The practical effect of the legislative intent now urged by plaintiff upon this court is to have the state subsidize the member and nonprofit nonmember business activity of cooperatives and mutual associations. It is difficult to believe that the Legislature ever intended such an absurd result. Obviously, the Legislature intended to favor such associations by the tax benefits provided by section 24405 but there is nothing to indicate that the Legislature intended to confer double benefits.
The summary judgment is reversed except insofar as it pertains to the years 1955 and 1956.
The summary judgment is affirmed insofar as it pertains to the years 1955 and 1956. However, the amount of interest awarded for such years is erroneous. Under section 26107, interest on any judgment of any court rendered for any overpayment of tax imposed ‘by this part’ is 6 percent per annum upon the amount of the overpayment. The court allowed interest in the amount of 7 percent. On appeal, plaintiff does not argue in support of the 7 percent interest figure. This reviewing court has the power to modify the judgment to reflect the correct amount of interest due. (Code Civ.Proc. s 956a; City of Newport Beach v. Sasse (1970) 9 Cal.App.3d 803, 813, 88 Cal.Rptr. 476.) Hence, the judgment should be modified to reflect an interest rate of 6 percent per annum upon the refundable amount.

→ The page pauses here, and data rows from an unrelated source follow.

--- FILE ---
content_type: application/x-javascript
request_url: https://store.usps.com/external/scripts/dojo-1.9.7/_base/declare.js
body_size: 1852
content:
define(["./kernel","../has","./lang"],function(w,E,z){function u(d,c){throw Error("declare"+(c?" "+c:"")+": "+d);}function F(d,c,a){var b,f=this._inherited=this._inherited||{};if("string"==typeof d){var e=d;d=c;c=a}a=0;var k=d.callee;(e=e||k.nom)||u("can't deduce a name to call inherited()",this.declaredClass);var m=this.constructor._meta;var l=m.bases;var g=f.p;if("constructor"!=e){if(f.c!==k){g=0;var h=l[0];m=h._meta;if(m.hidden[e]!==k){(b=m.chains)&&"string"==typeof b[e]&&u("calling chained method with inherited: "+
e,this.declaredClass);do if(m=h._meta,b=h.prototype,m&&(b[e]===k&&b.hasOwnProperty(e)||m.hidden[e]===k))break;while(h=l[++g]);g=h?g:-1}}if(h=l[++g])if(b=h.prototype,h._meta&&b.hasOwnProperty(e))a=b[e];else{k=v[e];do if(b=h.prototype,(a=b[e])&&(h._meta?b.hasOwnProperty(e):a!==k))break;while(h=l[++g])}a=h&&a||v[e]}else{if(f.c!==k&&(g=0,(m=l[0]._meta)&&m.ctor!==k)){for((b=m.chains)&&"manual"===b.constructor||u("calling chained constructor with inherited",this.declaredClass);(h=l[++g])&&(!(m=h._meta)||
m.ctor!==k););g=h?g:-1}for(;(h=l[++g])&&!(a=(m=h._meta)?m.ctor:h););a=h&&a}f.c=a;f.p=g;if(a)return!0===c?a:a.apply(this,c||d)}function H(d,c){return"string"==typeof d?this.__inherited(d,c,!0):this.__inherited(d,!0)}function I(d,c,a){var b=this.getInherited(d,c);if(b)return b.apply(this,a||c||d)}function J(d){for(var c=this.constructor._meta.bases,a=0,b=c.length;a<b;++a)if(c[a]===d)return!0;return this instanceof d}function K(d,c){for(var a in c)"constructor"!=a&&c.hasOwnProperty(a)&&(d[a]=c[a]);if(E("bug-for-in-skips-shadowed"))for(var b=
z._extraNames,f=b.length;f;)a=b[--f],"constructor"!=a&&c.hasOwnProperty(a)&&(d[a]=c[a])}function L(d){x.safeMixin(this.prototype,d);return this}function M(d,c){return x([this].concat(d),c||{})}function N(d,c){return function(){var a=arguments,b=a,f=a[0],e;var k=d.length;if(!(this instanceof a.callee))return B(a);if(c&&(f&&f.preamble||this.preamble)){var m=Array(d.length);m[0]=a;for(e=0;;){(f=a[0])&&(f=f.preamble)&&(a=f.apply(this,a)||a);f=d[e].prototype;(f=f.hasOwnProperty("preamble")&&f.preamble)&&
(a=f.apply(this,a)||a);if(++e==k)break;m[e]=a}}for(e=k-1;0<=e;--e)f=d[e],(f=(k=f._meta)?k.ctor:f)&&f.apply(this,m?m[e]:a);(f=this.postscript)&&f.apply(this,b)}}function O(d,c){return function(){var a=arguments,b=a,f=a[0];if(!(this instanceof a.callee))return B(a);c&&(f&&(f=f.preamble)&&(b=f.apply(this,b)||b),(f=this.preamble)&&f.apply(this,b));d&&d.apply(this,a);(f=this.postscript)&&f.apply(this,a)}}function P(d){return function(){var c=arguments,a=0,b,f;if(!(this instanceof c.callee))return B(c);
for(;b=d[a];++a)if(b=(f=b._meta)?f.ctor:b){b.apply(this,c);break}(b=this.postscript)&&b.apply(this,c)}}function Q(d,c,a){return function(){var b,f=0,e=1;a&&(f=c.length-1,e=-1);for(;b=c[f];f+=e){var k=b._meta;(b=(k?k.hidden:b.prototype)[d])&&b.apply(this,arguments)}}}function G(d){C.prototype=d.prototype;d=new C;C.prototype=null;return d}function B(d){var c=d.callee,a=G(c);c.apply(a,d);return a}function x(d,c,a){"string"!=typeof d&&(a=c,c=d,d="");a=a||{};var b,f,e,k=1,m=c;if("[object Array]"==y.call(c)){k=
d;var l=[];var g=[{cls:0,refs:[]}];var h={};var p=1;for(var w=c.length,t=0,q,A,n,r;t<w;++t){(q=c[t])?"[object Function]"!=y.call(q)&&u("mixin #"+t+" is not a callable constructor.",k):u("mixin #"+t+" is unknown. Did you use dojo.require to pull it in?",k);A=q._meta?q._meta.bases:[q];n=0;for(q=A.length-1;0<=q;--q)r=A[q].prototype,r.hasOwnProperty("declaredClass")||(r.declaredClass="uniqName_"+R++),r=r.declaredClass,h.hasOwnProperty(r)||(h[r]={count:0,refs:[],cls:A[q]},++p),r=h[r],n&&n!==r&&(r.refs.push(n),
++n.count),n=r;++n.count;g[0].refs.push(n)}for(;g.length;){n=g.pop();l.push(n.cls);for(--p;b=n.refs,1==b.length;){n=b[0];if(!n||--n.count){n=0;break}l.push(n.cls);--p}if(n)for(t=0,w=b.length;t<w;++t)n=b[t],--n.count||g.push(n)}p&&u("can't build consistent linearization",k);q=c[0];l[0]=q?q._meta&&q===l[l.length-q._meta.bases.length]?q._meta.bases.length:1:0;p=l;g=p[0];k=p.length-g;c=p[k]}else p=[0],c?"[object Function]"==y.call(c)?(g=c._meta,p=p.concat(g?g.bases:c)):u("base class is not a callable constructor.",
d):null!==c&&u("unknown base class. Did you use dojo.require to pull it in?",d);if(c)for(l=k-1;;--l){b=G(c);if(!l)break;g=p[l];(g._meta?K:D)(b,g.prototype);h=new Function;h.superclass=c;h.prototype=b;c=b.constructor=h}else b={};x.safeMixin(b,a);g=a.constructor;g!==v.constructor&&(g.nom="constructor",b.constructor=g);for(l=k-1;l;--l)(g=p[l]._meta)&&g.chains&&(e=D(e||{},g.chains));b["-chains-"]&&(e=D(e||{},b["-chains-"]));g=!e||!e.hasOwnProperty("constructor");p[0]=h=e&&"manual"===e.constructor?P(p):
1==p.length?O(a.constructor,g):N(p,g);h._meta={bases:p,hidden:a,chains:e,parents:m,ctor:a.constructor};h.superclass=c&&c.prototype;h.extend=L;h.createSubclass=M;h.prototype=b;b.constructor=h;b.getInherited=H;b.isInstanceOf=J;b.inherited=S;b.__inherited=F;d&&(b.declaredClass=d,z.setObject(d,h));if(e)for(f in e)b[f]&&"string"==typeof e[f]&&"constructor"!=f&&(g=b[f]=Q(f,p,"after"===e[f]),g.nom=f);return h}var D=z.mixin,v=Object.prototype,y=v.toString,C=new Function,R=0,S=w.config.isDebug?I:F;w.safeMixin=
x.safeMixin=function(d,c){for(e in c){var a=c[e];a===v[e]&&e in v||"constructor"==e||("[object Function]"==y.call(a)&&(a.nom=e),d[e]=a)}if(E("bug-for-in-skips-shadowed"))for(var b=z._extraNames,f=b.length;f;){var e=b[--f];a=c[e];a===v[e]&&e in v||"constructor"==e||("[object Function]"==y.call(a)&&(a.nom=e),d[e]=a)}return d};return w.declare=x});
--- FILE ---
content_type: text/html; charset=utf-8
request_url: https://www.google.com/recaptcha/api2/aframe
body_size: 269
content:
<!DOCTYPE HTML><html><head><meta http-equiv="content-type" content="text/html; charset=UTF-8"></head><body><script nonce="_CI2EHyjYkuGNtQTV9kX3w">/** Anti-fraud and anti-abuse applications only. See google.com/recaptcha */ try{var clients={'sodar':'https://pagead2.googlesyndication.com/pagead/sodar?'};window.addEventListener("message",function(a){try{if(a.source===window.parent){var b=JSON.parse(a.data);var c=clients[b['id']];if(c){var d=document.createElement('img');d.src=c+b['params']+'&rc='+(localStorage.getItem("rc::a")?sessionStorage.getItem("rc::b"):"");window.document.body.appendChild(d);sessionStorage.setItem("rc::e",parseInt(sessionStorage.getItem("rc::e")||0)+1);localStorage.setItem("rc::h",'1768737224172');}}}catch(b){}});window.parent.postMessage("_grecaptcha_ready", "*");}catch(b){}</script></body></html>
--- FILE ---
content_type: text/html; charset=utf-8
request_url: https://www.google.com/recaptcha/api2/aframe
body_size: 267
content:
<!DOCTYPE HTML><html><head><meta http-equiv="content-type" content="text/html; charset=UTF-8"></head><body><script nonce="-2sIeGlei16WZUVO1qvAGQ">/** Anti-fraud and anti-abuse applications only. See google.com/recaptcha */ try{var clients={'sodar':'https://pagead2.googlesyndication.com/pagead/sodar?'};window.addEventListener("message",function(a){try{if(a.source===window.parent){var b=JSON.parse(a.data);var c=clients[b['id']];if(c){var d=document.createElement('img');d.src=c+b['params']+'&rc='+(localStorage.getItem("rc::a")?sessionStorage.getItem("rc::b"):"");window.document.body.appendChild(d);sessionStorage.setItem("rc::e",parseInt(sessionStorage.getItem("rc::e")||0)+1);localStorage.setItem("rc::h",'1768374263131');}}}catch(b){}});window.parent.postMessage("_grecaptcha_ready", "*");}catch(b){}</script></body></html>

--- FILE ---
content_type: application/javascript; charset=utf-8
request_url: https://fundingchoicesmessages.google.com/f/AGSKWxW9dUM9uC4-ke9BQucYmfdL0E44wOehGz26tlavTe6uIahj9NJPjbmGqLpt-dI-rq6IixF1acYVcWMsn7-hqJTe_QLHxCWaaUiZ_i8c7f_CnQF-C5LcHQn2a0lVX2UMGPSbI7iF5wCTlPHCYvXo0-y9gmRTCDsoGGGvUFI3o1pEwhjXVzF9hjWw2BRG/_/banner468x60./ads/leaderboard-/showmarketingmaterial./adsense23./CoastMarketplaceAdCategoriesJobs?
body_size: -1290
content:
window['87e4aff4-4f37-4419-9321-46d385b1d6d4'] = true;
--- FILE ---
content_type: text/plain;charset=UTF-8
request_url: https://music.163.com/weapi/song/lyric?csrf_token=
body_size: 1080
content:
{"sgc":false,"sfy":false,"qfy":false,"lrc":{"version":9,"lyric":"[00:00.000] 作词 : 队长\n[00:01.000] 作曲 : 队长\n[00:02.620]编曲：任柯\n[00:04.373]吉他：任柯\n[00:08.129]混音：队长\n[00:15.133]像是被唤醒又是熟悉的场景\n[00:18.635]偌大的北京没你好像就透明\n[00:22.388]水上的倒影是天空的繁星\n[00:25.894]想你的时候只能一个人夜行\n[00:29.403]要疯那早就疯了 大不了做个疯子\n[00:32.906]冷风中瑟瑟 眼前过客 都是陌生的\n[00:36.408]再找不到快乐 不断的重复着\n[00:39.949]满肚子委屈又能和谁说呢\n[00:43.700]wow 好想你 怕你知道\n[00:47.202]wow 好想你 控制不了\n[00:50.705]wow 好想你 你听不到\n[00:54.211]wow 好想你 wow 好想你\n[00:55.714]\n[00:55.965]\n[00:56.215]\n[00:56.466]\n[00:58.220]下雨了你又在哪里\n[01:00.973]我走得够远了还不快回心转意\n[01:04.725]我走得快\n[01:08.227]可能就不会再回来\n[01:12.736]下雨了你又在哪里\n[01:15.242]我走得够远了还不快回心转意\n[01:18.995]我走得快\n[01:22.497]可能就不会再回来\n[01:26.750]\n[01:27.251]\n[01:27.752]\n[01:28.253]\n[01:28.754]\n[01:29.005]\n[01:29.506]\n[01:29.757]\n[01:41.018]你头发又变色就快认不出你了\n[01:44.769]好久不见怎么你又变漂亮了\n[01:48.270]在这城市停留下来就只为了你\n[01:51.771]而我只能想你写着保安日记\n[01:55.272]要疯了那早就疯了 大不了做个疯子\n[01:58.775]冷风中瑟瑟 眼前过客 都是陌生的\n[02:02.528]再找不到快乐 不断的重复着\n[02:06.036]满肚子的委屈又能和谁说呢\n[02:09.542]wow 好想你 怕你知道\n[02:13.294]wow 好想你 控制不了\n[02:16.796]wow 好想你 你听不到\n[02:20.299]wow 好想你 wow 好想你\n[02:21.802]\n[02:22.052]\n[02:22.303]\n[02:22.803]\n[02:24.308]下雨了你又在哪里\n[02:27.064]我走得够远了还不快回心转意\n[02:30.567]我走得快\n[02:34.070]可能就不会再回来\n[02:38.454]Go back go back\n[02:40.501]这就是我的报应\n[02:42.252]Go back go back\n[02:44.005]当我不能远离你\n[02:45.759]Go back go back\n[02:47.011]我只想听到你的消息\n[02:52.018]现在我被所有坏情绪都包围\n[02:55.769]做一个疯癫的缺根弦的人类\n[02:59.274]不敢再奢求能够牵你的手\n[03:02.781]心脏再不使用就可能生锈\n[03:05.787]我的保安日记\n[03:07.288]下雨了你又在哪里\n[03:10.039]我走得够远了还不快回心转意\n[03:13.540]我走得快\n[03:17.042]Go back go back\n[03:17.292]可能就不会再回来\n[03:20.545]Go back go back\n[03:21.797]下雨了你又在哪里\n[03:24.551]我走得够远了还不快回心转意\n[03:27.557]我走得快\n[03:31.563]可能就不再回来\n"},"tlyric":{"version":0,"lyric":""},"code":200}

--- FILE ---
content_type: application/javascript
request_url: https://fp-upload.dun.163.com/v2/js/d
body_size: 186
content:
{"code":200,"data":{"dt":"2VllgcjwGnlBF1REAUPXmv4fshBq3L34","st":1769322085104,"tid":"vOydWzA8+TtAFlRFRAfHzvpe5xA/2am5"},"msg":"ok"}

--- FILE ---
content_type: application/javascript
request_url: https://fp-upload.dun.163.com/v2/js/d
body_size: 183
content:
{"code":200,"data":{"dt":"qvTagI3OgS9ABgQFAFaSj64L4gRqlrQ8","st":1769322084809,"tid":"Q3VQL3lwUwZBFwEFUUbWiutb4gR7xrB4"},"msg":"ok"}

1. Except for the years 1955 and 1956, as to which years defendant concedes plaintiff is entitled to a refund.
2. Unless otherwise specified, all code references will be to the Revenue and Taxation Code.
3. Defendant concedes on appeal that summary judgment was properly granted for the tax years 1955 and 1956 in that the exclusion in section 24405 did not apply to mutual water companies during those years.
4. The language of section 9(d) is substantially identical to the provisions of section 24425.
MORONY,* Justice. FN* Assigned by the Chairman of the Judicial Council.
FRIEDMAN, Acting P.J., and JANES, J., concur. Hearing denied; WRIGHT, C.J., did not participate.